WHAT YOU NEED TO DO: Each line in the entries below that holds the word "enrichment" belongs in the answer.

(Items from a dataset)
# # # # # # #

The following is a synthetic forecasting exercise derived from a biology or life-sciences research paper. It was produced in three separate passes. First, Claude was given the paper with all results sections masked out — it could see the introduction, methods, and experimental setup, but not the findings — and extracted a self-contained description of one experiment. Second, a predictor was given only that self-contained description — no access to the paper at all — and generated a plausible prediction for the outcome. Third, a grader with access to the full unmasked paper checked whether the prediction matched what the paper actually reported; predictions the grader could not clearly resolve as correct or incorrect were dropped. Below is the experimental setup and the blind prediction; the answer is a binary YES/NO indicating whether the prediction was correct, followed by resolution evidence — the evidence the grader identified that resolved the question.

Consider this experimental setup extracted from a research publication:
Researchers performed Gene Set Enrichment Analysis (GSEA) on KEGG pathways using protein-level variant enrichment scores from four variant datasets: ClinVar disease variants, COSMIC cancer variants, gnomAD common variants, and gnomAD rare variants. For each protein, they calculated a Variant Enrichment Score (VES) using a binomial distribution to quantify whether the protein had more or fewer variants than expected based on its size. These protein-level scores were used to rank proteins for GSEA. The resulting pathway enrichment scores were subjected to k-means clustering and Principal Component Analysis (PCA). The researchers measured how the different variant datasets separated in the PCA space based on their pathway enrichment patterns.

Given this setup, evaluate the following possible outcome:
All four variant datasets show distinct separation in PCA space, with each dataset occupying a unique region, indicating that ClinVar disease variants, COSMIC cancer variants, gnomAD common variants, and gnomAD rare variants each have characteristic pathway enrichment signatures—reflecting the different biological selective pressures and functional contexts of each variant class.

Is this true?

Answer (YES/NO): NO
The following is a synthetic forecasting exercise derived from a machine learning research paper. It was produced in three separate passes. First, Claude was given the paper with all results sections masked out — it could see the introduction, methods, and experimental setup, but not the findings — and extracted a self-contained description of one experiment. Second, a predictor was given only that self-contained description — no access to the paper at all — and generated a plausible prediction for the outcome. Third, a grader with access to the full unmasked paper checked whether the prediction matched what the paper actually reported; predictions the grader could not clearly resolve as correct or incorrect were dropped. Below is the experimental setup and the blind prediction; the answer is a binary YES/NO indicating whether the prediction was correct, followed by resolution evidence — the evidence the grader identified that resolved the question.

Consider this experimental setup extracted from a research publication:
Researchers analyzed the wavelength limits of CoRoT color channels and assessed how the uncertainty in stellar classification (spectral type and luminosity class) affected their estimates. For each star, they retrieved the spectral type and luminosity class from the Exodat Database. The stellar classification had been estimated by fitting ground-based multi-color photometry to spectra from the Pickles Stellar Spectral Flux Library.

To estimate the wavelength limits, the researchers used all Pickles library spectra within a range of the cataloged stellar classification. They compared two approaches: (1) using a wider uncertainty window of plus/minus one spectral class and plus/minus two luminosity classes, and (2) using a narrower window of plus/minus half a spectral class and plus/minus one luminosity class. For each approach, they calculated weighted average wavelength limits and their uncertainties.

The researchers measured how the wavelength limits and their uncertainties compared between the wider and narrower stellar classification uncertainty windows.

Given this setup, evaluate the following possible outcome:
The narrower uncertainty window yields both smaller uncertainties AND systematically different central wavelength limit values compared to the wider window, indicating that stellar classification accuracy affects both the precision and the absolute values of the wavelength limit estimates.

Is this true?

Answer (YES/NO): NO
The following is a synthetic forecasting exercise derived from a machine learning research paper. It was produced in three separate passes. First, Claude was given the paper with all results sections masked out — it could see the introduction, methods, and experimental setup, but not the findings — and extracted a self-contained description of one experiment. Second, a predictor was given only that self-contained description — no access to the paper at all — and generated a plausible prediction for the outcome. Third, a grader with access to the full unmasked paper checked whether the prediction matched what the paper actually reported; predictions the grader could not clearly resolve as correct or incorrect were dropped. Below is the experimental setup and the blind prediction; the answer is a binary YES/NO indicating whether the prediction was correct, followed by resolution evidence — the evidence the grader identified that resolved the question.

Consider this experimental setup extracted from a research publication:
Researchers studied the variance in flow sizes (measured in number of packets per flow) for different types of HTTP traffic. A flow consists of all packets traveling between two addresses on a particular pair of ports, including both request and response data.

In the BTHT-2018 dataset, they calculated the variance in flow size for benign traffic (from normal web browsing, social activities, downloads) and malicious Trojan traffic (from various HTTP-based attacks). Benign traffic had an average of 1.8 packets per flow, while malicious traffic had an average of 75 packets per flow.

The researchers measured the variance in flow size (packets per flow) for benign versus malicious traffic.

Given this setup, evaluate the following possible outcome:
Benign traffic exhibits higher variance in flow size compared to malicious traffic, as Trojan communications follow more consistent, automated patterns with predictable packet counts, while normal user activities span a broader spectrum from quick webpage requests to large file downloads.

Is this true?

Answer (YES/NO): NO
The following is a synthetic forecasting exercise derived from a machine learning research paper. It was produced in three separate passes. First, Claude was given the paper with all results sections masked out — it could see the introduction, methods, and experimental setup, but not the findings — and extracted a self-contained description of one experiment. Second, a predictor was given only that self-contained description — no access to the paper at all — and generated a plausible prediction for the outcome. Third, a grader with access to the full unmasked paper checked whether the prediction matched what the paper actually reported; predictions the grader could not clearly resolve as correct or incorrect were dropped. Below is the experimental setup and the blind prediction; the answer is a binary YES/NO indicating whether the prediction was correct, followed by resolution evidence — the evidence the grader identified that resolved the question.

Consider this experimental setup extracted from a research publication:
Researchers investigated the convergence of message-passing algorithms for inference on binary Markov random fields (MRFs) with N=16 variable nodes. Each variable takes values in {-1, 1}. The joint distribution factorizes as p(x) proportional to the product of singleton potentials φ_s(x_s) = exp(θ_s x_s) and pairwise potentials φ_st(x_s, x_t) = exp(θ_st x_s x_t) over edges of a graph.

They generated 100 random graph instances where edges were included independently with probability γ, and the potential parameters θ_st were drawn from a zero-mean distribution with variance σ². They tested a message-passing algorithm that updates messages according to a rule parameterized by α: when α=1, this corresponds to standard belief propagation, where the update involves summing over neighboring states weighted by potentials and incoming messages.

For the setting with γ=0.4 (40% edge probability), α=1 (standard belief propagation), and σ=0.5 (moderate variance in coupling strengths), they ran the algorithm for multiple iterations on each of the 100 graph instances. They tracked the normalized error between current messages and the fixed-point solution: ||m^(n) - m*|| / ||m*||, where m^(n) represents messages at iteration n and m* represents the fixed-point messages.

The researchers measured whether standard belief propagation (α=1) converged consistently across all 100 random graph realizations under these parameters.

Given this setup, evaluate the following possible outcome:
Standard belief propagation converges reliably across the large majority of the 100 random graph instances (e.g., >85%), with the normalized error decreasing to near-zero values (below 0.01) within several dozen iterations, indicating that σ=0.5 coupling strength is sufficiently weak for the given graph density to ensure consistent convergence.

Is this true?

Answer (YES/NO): NO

# # # # # # #

ANSWER SECTION:
Researchers performed Gene Set Enrichment Analysis (GSEA) on KEGG pathways using protein-level variant enrichment scores from four variant datasets: ClinVar disease variants, COSMIC cancer variants, gnomAD common variants, and gnomAD rare variants. For each protein, they calculated a Variant Enrichment Score (VES) using a binomial distribution to quantify whether the protein had more or fewer variants than expected based on its size. These protein-level scores were used to rank proteins for GSEA. The resulting pathway enrichment scores were subjected to k-means clustering and Principal Component Analysis (PCA). The researchers measured how the different variant datasets separated in the PCA space based on their pathway enrichment patterns.
All four variant datasets show distinct separation in PCA space, with each dataset occupying a unique region, indicating that ClinVar disease variants, COSMIC cancer variants, gnomAD common variants, and gnomAD rare variants each have characteristic pathway enrichment signatures—reflecting the different biological selective pressures and functional contexts of each variant class.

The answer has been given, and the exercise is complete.